Hace casi una década, el escritor Paul Auster participó en un proyecto admirable de la Radio Pública Nacional estadounidense. En lo que posteriormente se llamó Proyecto Nacional de Relatos, Auster se encargó de coordinar las respuestas que los oyentes de todo el país dieron a una proposición de la emisora de radio: enviar relatos verídicos y breves sobre sus vidas. Es decir, escribir y hacer públicas historias reales que bien pudieran ser una ficción. Cada mes, Auster se encargaría de leer en el programa Weekend All Things Considered algunas de las historias enviadas. En palabras del escritor "todos nosotros sentimos que tenemos una vida interior. Todos sentimos que formamos parte del mundo y que, sin embargo, vivimos exiliados en él. Todos ardemos en las llamas de nuestra propia existencia. Necesitamos palabras para expresar lo que hay dentro de nosotros". Los oyentes no desaprovecharon la oportunidad que se les brindaba y los relatos comenzaron a llegar de modo masivo e inmediato.

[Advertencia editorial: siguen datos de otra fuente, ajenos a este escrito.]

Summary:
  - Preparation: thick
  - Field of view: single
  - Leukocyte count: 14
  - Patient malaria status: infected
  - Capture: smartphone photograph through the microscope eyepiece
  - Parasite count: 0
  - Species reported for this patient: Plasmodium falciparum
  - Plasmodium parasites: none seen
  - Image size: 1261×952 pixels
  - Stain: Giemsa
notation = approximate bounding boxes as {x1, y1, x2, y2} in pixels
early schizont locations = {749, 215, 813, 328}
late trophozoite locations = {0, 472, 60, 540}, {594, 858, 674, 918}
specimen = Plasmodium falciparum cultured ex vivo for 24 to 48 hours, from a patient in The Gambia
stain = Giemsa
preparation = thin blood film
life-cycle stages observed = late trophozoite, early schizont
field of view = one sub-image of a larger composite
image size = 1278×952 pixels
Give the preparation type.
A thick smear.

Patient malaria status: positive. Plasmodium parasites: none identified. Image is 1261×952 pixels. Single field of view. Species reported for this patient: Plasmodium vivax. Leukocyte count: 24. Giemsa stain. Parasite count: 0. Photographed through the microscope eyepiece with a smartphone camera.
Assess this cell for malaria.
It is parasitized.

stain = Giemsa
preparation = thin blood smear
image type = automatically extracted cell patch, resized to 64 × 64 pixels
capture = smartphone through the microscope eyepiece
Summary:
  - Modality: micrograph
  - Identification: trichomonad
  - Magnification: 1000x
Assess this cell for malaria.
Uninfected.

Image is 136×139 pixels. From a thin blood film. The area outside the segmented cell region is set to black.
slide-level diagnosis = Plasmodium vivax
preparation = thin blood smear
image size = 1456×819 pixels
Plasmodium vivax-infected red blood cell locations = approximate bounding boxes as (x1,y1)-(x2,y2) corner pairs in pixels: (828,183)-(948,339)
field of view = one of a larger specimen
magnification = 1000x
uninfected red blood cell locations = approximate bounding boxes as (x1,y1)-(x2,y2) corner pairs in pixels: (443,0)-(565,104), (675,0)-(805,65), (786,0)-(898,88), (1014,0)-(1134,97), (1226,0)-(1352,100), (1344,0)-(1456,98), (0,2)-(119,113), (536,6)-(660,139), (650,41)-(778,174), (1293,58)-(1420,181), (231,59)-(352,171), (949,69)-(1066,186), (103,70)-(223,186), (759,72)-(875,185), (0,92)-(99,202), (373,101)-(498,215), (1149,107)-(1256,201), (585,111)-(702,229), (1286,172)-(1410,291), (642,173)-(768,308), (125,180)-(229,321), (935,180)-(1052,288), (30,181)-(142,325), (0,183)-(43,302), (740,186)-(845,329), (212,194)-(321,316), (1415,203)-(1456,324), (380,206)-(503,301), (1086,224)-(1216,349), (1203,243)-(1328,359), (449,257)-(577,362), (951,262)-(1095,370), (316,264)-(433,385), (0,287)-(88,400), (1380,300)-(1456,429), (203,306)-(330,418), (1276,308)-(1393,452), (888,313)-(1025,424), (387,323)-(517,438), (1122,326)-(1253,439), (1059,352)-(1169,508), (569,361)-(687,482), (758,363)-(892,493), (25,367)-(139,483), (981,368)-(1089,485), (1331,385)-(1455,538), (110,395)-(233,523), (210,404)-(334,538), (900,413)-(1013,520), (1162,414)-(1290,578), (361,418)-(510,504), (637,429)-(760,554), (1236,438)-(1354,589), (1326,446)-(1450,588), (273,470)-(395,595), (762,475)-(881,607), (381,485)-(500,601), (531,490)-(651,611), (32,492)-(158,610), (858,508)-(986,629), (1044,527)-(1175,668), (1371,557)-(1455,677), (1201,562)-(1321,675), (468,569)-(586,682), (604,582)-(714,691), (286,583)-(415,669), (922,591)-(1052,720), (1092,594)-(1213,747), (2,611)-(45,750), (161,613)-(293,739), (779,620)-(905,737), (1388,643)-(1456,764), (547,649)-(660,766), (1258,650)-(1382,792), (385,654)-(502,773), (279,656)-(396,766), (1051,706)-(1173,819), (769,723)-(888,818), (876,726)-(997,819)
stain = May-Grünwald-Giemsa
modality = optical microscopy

Las historias eran realmente conmovedoras y deslumbrantes, pero a la vez efímeras, pues sólo florecían en el breve lapso de su lectura a través de los micrófonos. Para remediar esa desventaja, Auster, finalizada la experiencia radiofónica, decidió prolongar su existencia a través de un libro. Seleccionó 179 de las cuatro mil historias que llegaron a la emisora y las publicó con el título Creía que mi padre era Dios, llevando hasta la portada el título de uno de los relatos incluidos en él. Recomiendo fervientemente su lectura. La desgastada afirmación de que leer ayuda a entender y apreciar a los seres humanos adquiere pleno sentido en las páginas de ese libro.
Pues bien, una de las secciones del libro se denomina, precisamente, Objetos, y como indica su nombre recoge algunas historias en las que las cosas desempeñan un papel preponderante: una antigua vajilla de porcelana extraviada en una mudanza y encontrada azarosamente en un mercadillo muchos años después; el reloj que un soldado lleva pertinazmente consigo durante la guerra y el cautiverio posterior como un signo de supervivencia y de recuerdo de su madre que se lo regaló; la fotografía que descubre repentinamente la inquilina de una casa de alquiler y que representa a los antiguos moradores, uno de cuyos miembros está en ese momento y por casualidad en la casa de enfrente participando en una boda; la cadena con una estrella de David perdida en el mar y descubierta diez años más tarde en el escaparate de una joyería... La vida de la gente ofrece en esos relatos su rostro más enigmático, más inaprensible, más asombroso. Mis alumnos escuchan esas historias con la sensación de que sus nombres habrían podido figurar sin dificultad en el índice de ese libro. Les invito entonces a escribir sus relatos pensando en esa posibilidad.Tal vez no fuera necesario ir más lejos. Que la vida y la literatura son consanguíneas queda irrebatiblemente demostrado. Pero, ya adentrados en ese territorio, ¿por qué no seguir aventurándose en él? Entonces, una oda de Pablo Neruda (a los calcetines o al diccionario, por ejemplo) o un relato de José Jiménez Lozano (sobre las gafas de leer de la abuela o el viejo espejo de la casa), un poema de José Antonio Muñoz Rojas (al paraguas o las llaves perdidas) o un fragmento de alguna obra de Georges Perec (Las cosas o La vida instrucciones de uso, por ejemplo, en las que tan manifiesta es la meticulosidad del autor por describir los objetos que forman parte de la vida cotidiana), pueden conducir al corazón mismo de los ensueños poéticos de la humanidad.
Lo que comenzó como un simple y tímido relato de la propia vida a través de un anillo, un peluche o un pañuelo acaba siendo un hermanamiento feliz con la literatura, que aparece así próxima a sus experiencias, deseable y emocionante. Ése era el objetivo.
Esto es todo cuanto quería contarles sobre el lenguaje de las cosas.